Compare the two System Six is more comfy and very stable on desent, still have the same charactors as CAAD9 on the rear. If the rep can't locate S6 I would pay some money and upgrade to Super Six.


----------



## capt_phun (Jun 14, 2004)

Its aluminum back there, the paint chips off metal easier. I had a system6, & gravel, road debris etc would cause paint chips. You want the bike to look new, don't ride it, just hang it on the wall as art.


----------



## zosocane (Aug 29, 2004)

I agree with Starnut, ultimately you should have a good relationship with your LBS to see how much push they have with Cannondale to get the warranty replacement.

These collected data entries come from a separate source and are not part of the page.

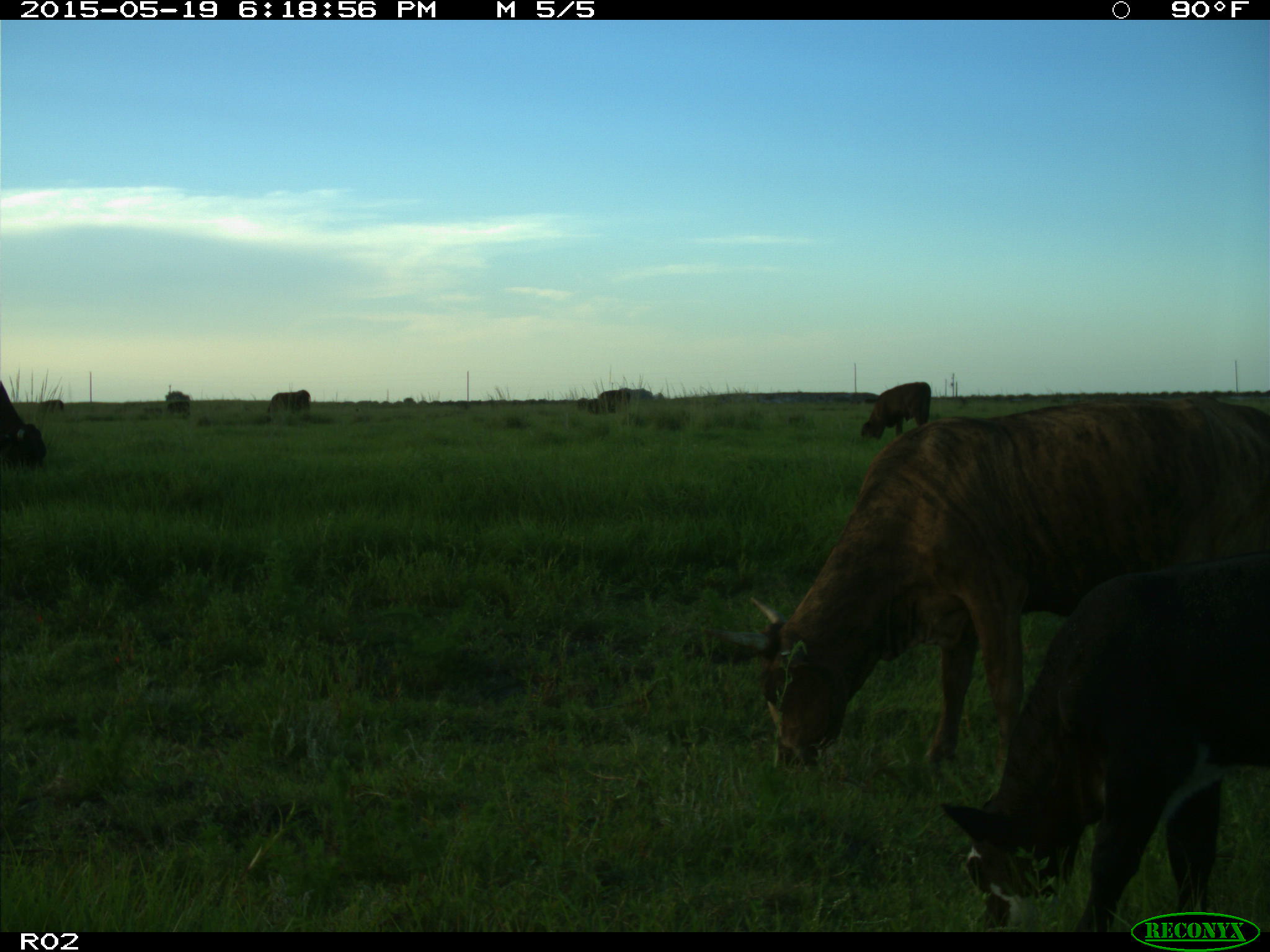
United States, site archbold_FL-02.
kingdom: Animalia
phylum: Chordata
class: Mammalia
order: Artiodactyla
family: Bovidae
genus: Bos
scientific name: Bos taurus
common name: domestic cow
Bos taurus (domestic cow).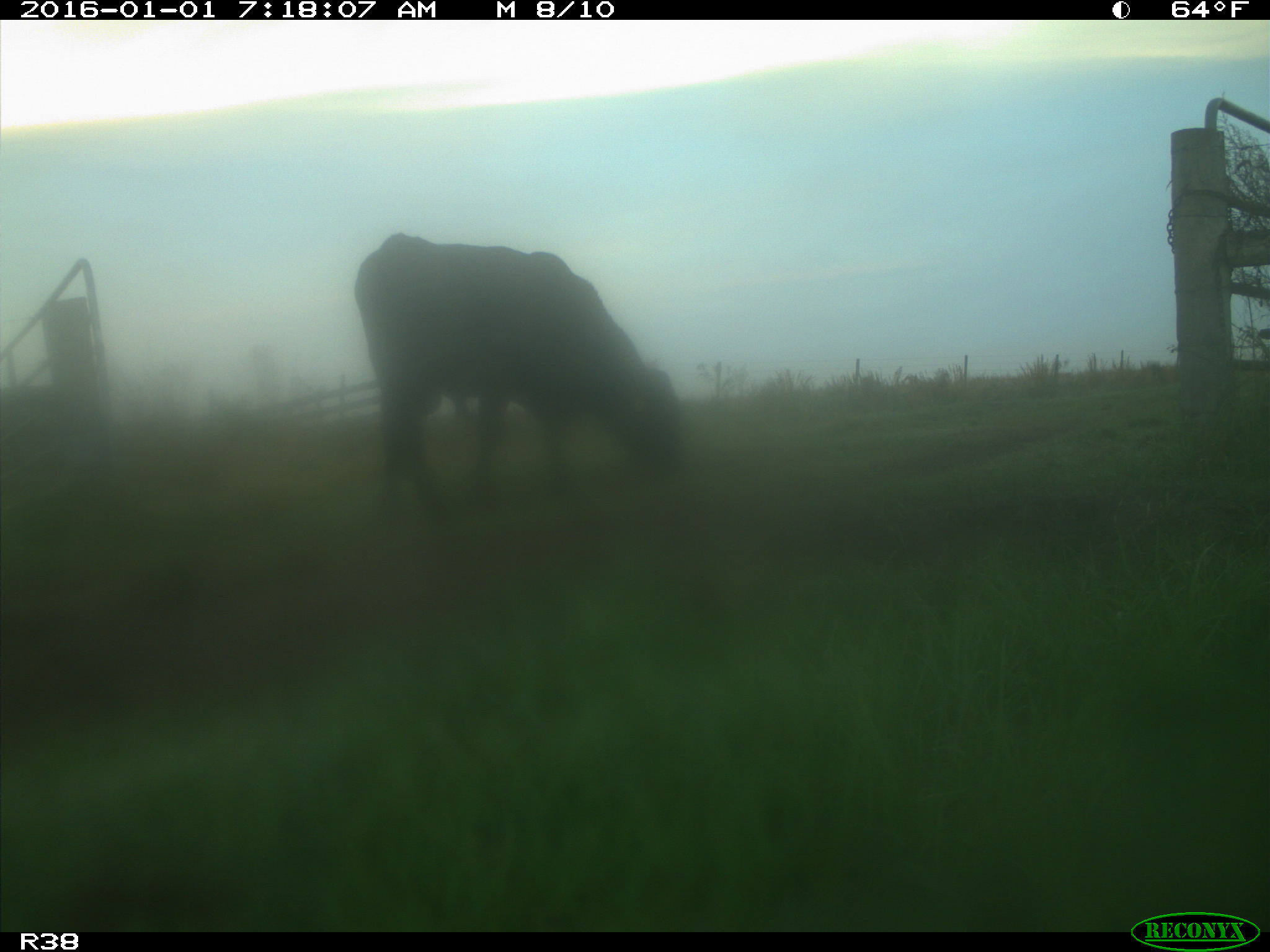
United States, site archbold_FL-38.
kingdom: Animalia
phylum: Chordata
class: Mammalia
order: Artiodactyla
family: Bovidae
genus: Bos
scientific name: Bos taurus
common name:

It seems to me that a paint chip caused by, e.g., some road debris that smacks the frame and causes the chip is wear and tear not covered by the warranty. By a paint chip because the quality of the paint deteriorated to the point where the paint falls off through no cause, that should be covered by the warranty. Although it's not paint chipping, I'm getting my Six13 frame warrantied to a SystemSix because of clearcoat corrosion.


----------



## zamboni (Sep 11, 2003)

Agreed but in this case the paint chip was not cause by road debris or rocks, it's has to do with workmanship, you be upset if you paid this much for a frame and turn out to be defective.
Cannondale is pretty good with their paint job but once in a while you have some will slip by quality inspection.


----------



## CHL (Jun 24, 2005)

Cannondale is pretty good with their paint job but once in a while you have some will slip by quality inspection.[/QUOTE said:


> Don't know about this Zamboni. My 1998 CAAD2 had the best paint job (of the C'dles I've owned). I didn't see any contamination in the paint and never experienced any road hazard damage. My CAAD4 has numerous contaminants in the paint. My Super Six has the same contamination and I do see some un-even paint application.
> 
> Now if Cannondale's paint jobs were as good as Klein or Calfee, we'll be be golden.
> 
> ...


----------